If your eyes do not roll back in your head when reading the words “Malaysia Airlines Flight 370” in my first sentence, then you have obviously not been watching cable news.
Since the mysterious disappearance of the Boeing 777 (which we now all call a triple-7) and its 239 passengers and crew members last month, the news coverage has been borderline insane. With hardly any news to report — certainly none that merits round-the-clock coverage — the event has epitomized the kind of ratings-driven obsessiveness that now characterizes cable network news.
One media expert counted 256 out of 271 broadcast minutes on CNN during one stretch March 12 were devoted to flight 370. And it has worked, with network viewership jumping 84 percent.
All of this has taken place while Russian soldiers amass on Ukraine’s border, Afghans prepare to vote, Middle East peace talks near the breaking point and a new United Nations report on climate change makes for scary reading. These get short shrift, and even the first meeting of the U.S. president and Pope Francis attracted at best cursory coverage on CNN, shifting back to even more Flight 370 coverage as soon as it was seemly.
Yet coverage does not equate with news value. And what passes for video journalism is increasingly an ersatz confection of conjecture, mind-numbing video and a Hollywood Squares ensemble of talking heads. The audience, which apparently has not grown more intelligent with all of this coverage, gets to weigh in with questions about the Bermuda Triangles or divine intervention that are answered with a straight face as if the speculation were oracular rather than just plain nuts.
If there is anything more mind-numbing than searchers scanning hundreds of thousands of square miles of ocean, it is the reporting on searchers scanning that ocean.
And for all this coverage, what we know is very little. A plane makes a sharp deviation from its original flight plan and then disappears. No cell phone calls from survivors (that we know of). No claims of credit by hitherto unknown terrorist groups (that we know of). No evidence of the captain or the co-pilot or even a flight attendant being a part of some doomsday cult. Nothing.
Perhaps by the time you are reading this column, the wreckage will be found and the mystery on its way to an explanation, but for the moment, it has been a reminder of how big the world still is.
Once upon a time, ships wrecked, or were sunk by pirates, or taken over my mutineers, and no one may ever have found out why. It was dangerous to walk from one town to the next, much less sail on the ocean, and life was full of mystery. People disappeared and loved ones might never have an explanation. Life was nasty, brutish and short, and infinitely more mysterious as well.

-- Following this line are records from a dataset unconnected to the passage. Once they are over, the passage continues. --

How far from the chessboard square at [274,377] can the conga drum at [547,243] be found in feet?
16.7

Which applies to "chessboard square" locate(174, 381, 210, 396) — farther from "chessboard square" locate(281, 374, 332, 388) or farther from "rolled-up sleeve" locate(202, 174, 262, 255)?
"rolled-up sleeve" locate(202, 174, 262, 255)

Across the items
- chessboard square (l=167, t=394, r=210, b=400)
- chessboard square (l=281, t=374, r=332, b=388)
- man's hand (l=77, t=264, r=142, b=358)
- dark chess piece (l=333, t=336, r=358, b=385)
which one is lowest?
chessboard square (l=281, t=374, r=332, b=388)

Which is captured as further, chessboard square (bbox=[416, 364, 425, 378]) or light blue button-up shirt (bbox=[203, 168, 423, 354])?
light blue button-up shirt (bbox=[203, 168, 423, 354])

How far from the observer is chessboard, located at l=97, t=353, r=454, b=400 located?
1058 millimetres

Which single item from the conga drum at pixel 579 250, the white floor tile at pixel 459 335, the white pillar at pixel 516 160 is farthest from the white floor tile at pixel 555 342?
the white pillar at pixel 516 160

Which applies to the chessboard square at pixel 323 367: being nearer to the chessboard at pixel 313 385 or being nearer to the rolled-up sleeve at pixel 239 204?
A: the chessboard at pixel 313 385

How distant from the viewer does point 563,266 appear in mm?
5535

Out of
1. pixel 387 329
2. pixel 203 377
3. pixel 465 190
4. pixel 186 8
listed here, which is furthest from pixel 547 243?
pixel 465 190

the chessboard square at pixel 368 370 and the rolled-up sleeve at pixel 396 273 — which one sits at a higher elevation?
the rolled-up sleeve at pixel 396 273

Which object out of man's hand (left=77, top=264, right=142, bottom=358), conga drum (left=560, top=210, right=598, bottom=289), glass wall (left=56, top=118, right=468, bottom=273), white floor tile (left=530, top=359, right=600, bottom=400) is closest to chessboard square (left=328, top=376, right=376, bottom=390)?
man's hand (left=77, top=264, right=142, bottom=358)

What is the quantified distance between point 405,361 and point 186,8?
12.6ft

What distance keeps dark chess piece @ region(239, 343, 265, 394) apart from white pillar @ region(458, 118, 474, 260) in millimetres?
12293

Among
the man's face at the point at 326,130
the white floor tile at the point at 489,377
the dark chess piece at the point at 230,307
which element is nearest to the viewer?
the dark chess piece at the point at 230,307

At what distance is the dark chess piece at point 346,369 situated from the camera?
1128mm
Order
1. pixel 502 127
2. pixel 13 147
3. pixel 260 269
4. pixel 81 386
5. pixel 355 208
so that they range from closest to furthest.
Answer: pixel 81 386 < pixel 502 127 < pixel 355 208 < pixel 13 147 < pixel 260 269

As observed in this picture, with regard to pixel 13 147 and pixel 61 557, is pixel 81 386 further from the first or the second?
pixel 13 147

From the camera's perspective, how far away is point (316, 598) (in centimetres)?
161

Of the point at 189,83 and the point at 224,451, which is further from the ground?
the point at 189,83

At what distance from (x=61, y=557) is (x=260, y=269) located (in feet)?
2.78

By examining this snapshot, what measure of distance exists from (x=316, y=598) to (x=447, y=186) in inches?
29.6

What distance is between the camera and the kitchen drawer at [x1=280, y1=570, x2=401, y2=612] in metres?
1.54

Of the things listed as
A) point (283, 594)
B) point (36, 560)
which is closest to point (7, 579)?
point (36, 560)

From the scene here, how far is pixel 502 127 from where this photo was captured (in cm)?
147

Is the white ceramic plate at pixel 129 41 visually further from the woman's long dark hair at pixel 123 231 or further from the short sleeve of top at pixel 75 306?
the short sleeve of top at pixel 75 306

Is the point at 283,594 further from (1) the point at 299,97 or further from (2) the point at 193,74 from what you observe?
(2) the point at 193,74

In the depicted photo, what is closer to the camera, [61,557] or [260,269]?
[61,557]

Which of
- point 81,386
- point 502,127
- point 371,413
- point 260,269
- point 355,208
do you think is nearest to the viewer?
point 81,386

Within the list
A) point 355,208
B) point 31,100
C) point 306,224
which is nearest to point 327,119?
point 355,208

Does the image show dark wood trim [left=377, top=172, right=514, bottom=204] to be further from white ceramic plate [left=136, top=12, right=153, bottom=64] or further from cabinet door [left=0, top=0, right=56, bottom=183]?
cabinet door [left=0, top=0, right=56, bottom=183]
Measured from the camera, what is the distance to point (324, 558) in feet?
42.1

Today, we rebel against the surveillance of the NSA and Google, yet we expect the world to be completely knowable. No matter what the puzzle, we expect technology to decode it and science to explain it. It irritates us, perhaps even frightens us, when that doesn’t happen. Yet the world still has her mysteries and not just in the dark ocean depths.

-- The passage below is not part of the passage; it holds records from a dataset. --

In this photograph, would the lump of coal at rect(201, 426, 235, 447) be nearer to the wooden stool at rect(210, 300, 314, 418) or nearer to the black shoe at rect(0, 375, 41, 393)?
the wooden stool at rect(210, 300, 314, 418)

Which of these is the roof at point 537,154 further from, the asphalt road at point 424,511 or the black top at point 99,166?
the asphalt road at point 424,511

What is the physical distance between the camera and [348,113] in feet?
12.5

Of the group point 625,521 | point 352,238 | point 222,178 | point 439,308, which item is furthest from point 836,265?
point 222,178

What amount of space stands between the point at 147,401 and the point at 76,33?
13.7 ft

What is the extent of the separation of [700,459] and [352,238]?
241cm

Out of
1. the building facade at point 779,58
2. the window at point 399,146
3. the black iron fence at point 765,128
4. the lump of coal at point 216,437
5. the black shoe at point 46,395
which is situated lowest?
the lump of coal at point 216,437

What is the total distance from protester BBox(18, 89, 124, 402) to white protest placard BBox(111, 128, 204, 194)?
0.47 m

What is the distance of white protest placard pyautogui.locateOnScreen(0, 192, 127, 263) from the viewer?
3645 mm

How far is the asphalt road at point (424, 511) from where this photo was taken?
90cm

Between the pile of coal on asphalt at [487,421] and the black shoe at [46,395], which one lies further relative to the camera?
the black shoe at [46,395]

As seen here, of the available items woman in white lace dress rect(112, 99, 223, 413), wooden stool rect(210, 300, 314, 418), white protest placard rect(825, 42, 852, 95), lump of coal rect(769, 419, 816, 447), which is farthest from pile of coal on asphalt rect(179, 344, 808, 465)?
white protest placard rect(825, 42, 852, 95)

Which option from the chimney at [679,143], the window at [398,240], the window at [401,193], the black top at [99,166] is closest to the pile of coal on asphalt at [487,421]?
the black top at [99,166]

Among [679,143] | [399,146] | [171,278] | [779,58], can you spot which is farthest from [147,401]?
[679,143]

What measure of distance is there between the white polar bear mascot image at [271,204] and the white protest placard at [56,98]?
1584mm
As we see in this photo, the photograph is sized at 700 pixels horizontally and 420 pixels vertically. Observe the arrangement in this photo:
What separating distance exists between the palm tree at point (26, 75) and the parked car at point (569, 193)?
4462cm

I wonder if the decline in a belief in a personal God has accompanied this modern expectation that life is knowable and predictable by man-made means. Today the greater mysteries of how we came to be and why, of a God who desires our love yet lets us choose our own path, of a universe so unbelievably complex and diverse it still defies comprehension are left to poets and philosophers while we park ourselves in our La-Z-Boy and see what’s on TV.
Greg Erlandson is OSV’s president and publisher.